* **Requirement**:
Please continue the text below about Kris Tompkins and her conservation work, starting after its last sentence.

* **Given text**:
*** Block opens ***
When I landed an interview with Kris Tompkins, I spent over 40 hours researching her. It's not every day you get to talk with the UN Environment Patron of Protected Areas. Or at least, not for me.
As the first CEO of Patagonia, Kris helped lead the company from a small climbing gear manufacturer to an outdoor apparel titan and a pioneer for corporate responsibility. In 1993, age 43, she retired from Patagonia, married Doug Tompkins, founder of The North Face and co-founder of Esprit, and moved to a remote farm he’d bought in Chile’s Lakes District.
Kris is a world leader in large landscape and species restoration. Her organization, Tompkins Conservation, has purchased roughly 2 million acres of private land for conservation in Chile and Argentina; has taken on ambitious ecological restoration projects including reintroduction of native species, and has donated most of its land as national parks and other protected areas, with the remaining acreage pledged for donation.
Since Doug's death in 2015, Kris and her team have also helped protect another 10 million acres of new national parklands in Chile and helped establish three new national parks in Argentina.
*** Block closes ***
* **Entries shown**:
*** Block opens ***
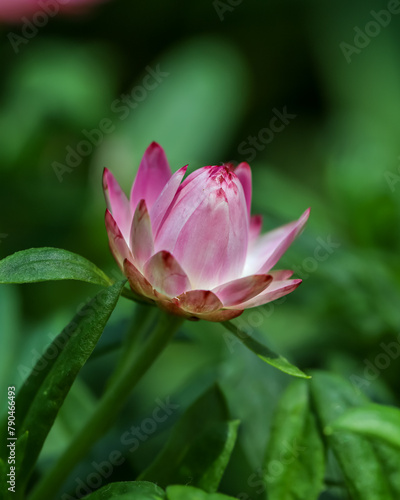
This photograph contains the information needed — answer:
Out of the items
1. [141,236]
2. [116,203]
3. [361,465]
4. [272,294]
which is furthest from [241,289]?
[361,465]

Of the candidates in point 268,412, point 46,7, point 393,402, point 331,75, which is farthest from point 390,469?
point 331,75

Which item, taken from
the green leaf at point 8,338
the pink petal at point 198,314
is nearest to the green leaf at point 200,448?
the pink petal at point 198,314

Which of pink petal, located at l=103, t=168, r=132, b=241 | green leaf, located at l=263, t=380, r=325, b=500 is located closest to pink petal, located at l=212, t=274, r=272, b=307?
pink petal, located at l=103, t=168, r=132, b=241

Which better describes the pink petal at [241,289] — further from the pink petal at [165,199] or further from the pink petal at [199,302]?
the pink petal at [165,199]

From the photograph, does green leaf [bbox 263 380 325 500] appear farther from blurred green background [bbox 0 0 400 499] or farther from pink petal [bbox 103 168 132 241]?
pink petal [bbox 103 168 132 241]

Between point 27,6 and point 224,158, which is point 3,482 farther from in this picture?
point 224,158

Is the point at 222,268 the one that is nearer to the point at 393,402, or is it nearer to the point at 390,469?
the point at 390,469
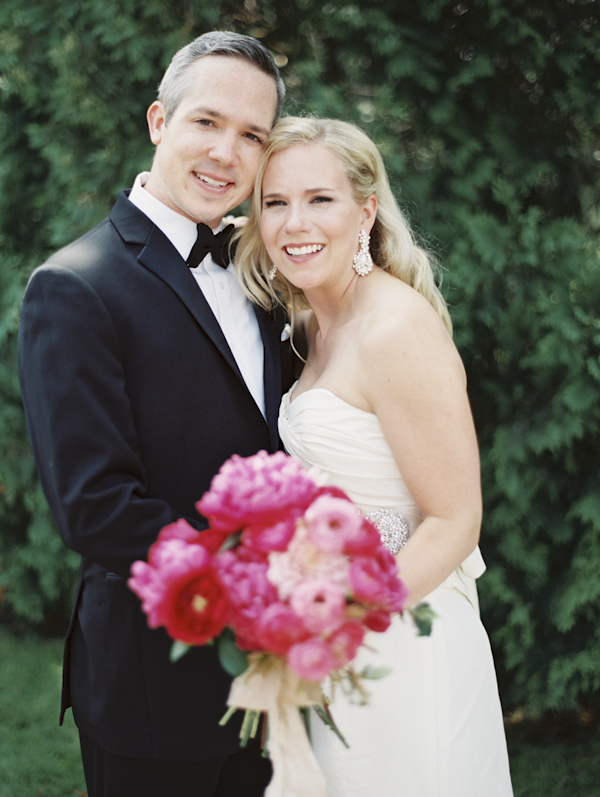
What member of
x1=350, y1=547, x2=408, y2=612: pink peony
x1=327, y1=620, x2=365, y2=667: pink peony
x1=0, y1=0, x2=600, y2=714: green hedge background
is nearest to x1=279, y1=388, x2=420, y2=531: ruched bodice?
x1=350, y1=547, x2=408, y2=612: pink peony

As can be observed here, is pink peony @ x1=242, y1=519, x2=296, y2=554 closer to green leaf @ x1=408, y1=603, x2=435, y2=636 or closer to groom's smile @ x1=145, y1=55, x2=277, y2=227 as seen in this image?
green leaf @ x1=408, y1=603, x2=435, y2=636

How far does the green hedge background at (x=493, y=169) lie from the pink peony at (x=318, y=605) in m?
2.44

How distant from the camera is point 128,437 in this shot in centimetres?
192

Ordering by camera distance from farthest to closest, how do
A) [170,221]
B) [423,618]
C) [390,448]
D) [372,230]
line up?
[372,230] → [170,221] → [390,448] → [423,618]

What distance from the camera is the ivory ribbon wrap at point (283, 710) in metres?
1.34

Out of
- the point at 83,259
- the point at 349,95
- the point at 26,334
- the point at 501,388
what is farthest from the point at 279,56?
the point at 26,334

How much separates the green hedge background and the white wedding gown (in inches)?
56.6

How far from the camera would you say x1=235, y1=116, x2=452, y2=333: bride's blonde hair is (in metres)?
2.37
*** Block closes ***
* **Exercise answer**:
“We’re trying to encourage other individuals, whether they have great assets or not, to sit up and realize they have a great responsibility toward this,” Kris told me for the story. “Forty years ago, we didn’t know what we know today. There’s a moral imperative to act.”
My interview with Kris was the first time I even considered the importance of agriculture in fighting climate change. At the time, I had not yet studied regenerative agriculture, and was even still tilling my own home garden. An excerpt from our conversation:
Kris and Malinda Chouinard of Patagonia were together in Argentina, getting ready for the launch of Parque Patagonia. I remember the tea kettle whistling in the background in the middle of our conversation, and the two of them finishing each other's sentences.
I asked Kris about the relationship between food, agriculture and conservation, specifically posing this to her:
This concept that agriculture can further, not diminish, conservation aims, seems hard to conceptualize on a large scale. I see on your website that the agricultural lands Tompkins Conservation manages serve as biophysical buffers to protected areas, and expand wildlife habitat in the nonproductive areas of the farms. And you cite Wes Jackson of The Land Institute as saying, “If we cannot turn around agriculture, then there is no hope to turn around the environmental crisis.” I see the natural connection between your other work and this, but does it ever feel like a stretch? Do you ever feel spread too thin?"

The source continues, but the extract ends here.